Proses Versus Hasil Akhir
"Memang penting untuk memiliki tujuan, tapi tujuan tersebut hendaknya tidak menjadikan kita memiliki ambisi yang berlebihan"
Sudah lama tidak menulis. Rasanya agak sedikit hampa. Ya, mungkin karena Sora sudah kelas XII, jadi harus fokus ke UN. Padahal dulu waktu kelas XI, sepertinya setiap bulan ada saja LKTI yang Sora ikuti, walaupun lebih sering nggak dapat juara daripada dapatnya, tapi menulis itu memberikan sensasi tersendiri yang nggak bisa diungkapkan hanya dengan sekadar kata-kata. Semriwing geli-geli gimana gitu.
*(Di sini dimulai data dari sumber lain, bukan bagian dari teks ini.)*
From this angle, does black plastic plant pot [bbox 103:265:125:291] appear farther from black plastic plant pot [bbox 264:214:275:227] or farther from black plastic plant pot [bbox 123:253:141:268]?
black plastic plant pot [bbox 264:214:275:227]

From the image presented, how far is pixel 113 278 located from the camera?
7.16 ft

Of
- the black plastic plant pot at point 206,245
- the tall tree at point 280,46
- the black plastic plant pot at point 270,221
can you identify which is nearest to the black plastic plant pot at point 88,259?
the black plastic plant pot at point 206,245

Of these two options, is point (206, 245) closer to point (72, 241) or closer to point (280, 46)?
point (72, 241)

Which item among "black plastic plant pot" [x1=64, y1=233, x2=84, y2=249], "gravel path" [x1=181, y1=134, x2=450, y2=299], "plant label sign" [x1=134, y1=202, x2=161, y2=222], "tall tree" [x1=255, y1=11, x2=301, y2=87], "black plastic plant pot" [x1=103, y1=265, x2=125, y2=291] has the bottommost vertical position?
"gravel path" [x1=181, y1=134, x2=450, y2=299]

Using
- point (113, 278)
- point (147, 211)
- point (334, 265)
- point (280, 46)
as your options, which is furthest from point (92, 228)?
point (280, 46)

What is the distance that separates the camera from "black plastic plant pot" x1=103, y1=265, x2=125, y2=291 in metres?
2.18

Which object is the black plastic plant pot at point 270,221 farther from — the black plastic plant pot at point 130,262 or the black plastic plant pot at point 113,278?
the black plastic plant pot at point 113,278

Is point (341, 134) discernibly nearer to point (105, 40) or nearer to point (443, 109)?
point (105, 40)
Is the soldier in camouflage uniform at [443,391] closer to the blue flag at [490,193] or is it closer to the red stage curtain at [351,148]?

Jadi inget saat-saat kejar-kejaran dengan garis kematian (baca: deadline), ada di sekolah selama 12 jam untuk ngelanjutin karya tulis, mejeng di tempat fotokopi, minta tanda tangan artis eh kepala sekolah :P, dan hal-hal memacu adrenalin lainnya. Nggak kalah mendebarkan dibandingkan naik tornado yang ada di dufan itu deh (sok tau dikit, padahal belum pernah ke sana, hhe).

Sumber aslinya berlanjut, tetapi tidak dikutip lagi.